Dr A Camargo-Rodriguez, Dr J Doonan
No more applications being accepted
About the Project
PhD Research Project
Plants exhibit dramatically different structures, as defined by the interaction of their genetic makeup with environmental factors. It remains a challenge to understand the regulation and dynamics of growth that underpins variation in architecture between closely related species and in response to the environment. Variation in architecture is a key trait in the breeding of high-yield crops or crops that are more resilient to harsh environmental conditions but accurate and objective measurement on a large scale remains a significant challenge. We have recently devised automated dynamic machine vision methods for tracking and quantifying growth variation among 19 natural accessions of Arabidopsis thaliana whose genomes have been defined by re-sequencing. This group have been used as the parents of a Multiparent Advanced Generation Inter-Cross (MAGIC) mapping population (Gan et al. 2010; Nature, 477, 419-423) containing over 700 recombinant inbred lines (RILs) with the genome break points defined for each individual line) providing the potential to undertake very high resolution mapping of traits. Machine-defined shape descriptors have been developed at the NPPC that can be used to quantify relevant architectural features on a very large scale.
Project outline
A 3-year funded PhD studentship is available within the National Plant Phenomics Centre (website www.phenomics.org.uk.) to undertake a comparative and high-throughput phenomics analysis of 19 natural accessions and the derived RILs grown under selected simulated environments to establish the genetic control of growth patterns on a very large scale. Plants grown under selected simulated environments will be automatically imaged using a variety of sensors to capture their pattern of growth and changes in physiology over time, features will be automatically extracted using current and new image processing methods, and this trait data analysed and mapped to the genome. Explanatory and predictive models capturing plant growth patterns will be designed. The methodology developed will be appropriate for use on other breeding populations and in other applications, so post-project employability is likely to be very high.

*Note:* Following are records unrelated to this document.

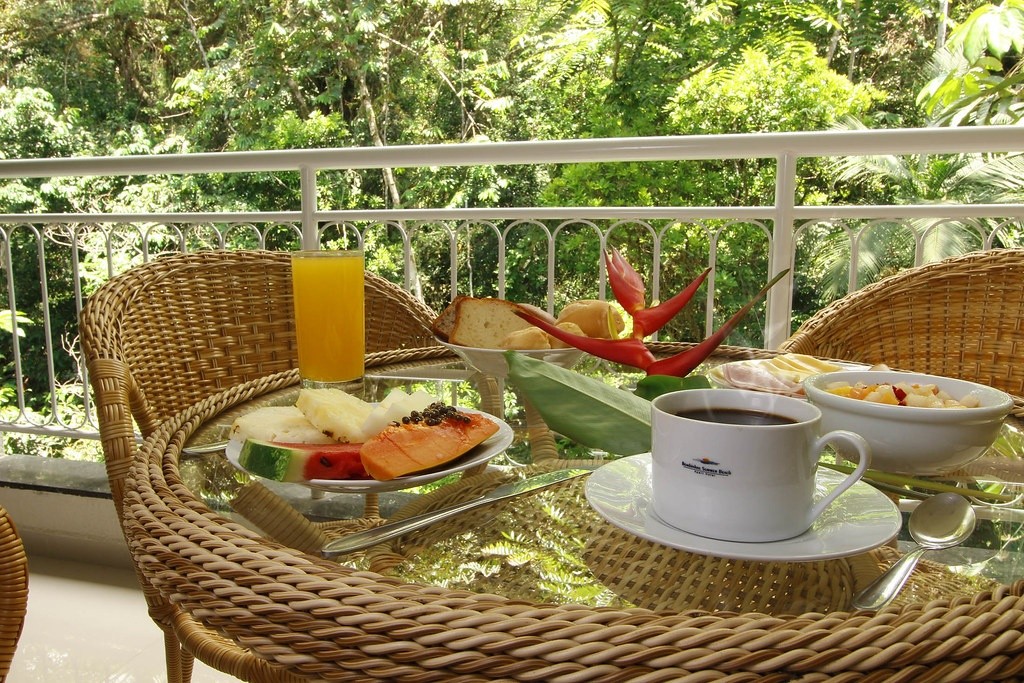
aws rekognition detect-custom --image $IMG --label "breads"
[451,294,537,351]
[554,300,624,338]
[432,293,467,340]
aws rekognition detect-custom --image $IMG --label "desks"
[130,338,1024,683]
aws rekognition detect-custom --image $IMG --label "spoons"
[852,492,976,612]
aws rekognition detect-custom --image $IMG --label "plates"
[583,452,902,562]
[709,359,872,395]
[226,402,514,493]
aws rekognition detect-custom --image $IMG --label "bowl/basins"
[432,337,584,375]
[802,371,1014,475]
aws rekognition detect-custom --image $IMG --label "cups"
[650,389,872,543]
[292,251,365,398]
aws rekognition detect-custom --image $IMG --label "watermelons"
[238,439,370,482]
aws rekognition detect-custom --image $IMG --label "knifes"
[322,468,594,553]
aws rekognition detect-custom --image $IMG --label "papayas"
[361,402,500,482]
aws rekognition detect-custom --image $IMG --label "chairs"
[79,248,507,683]
[777,248,1024,609]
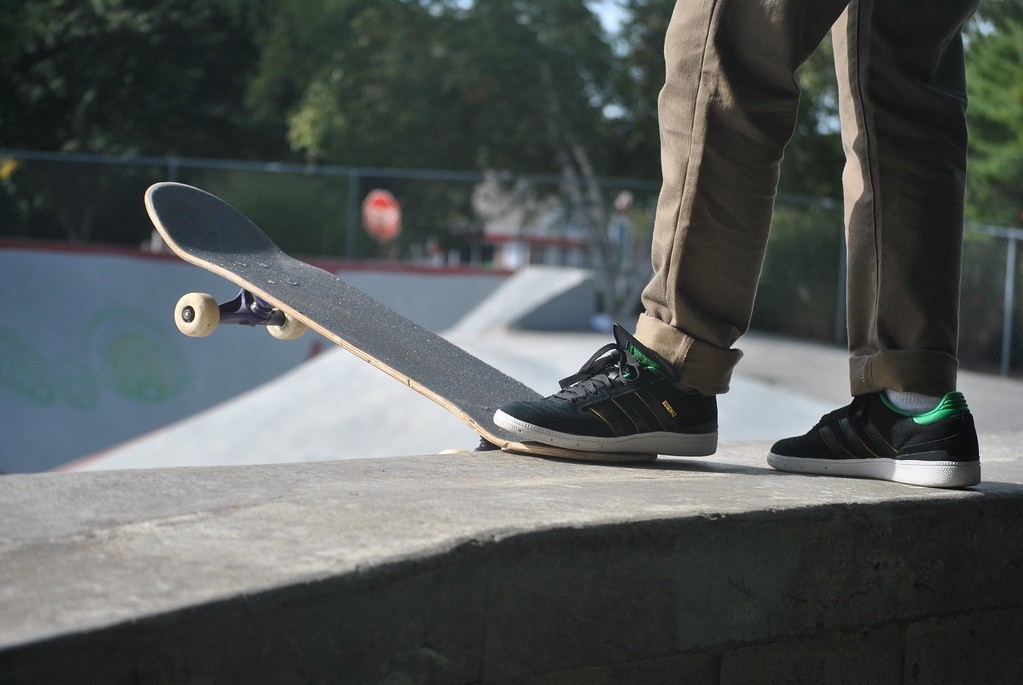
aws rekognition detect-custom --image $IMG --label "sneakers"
[768,390,981,487]
[492,322,718,457]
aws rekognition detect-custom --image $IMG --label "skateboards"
[144,180,658,466]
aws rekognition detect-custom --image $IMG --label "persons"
[493,0,989,489]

This project offers an excellent training opportunity, providing the student with skills that span biology, computer science and instrumentation. This studentship is therefore especially suited for excellent graduates in Computational Sciences, Biology, Molecular Biology or Biochemistry aiming for advanced research training in the new research area of Phenomics.

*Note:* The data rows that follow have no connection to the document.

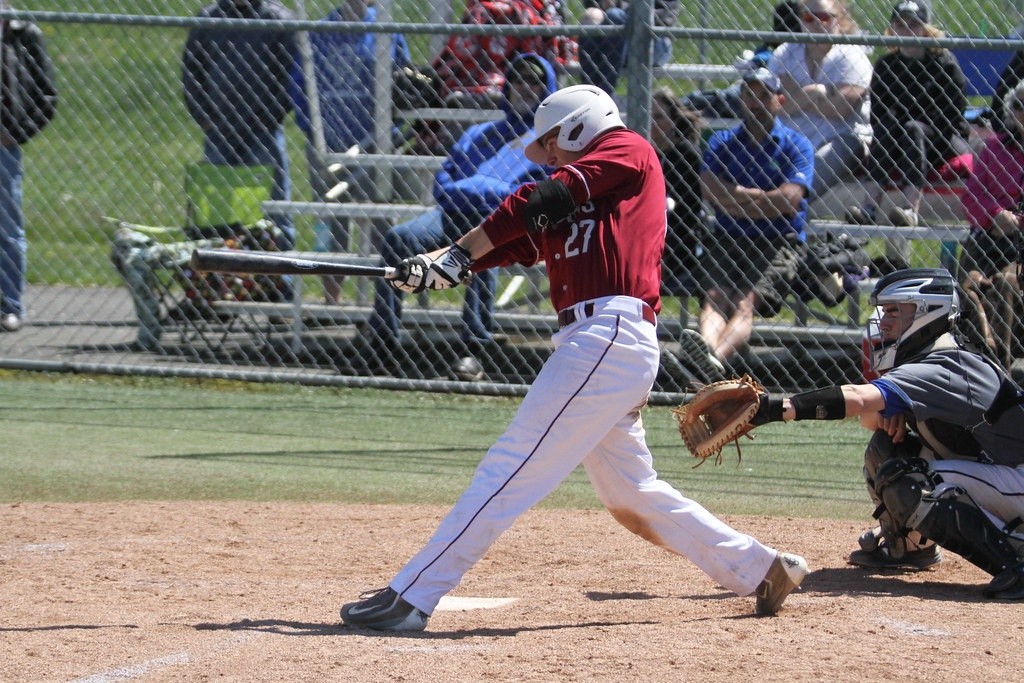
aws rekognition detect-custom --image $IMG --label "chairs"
[100,162,277,345]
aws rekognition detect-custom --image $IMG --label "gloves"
[390,254,433,295]
[425,244,475,290]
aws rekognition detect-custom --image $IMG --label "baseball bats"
[189,247,475,287]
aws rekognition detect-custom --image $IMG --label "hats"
[742,65,784,97]
[891,0,929,25]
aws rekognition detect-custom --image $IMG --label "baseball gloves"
[669,371,766,472]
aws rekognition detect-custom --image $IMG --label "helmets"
[868,266,961,374]
[522,83,629,163]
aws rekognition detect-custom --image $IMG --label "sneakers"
[341,587,427,633]
[756,552,811,617]
[848,530,941,572]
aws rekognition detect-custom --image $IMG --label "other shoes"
[680,328,726,381]
[0,313,22,331]
[844,205,874,224]
[658,349,704,394]
[336,351,402,376]
[889,205,918,227]
[450,351,485,383]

For more details or to discuss this project please contact John Doonan ([Email Address Removed]) or Anyela Camargo-Rodriguez ([Email Address Removed])
Funding Notes
This project is one available as part of the IBERS PhD Studentships initiative. This is an open competition.
Subsistenace rates will be in accordance with current Research Council rates.
Candidates need a First Class, good Upper Second Honours or Masters Degree in a relevant science subject.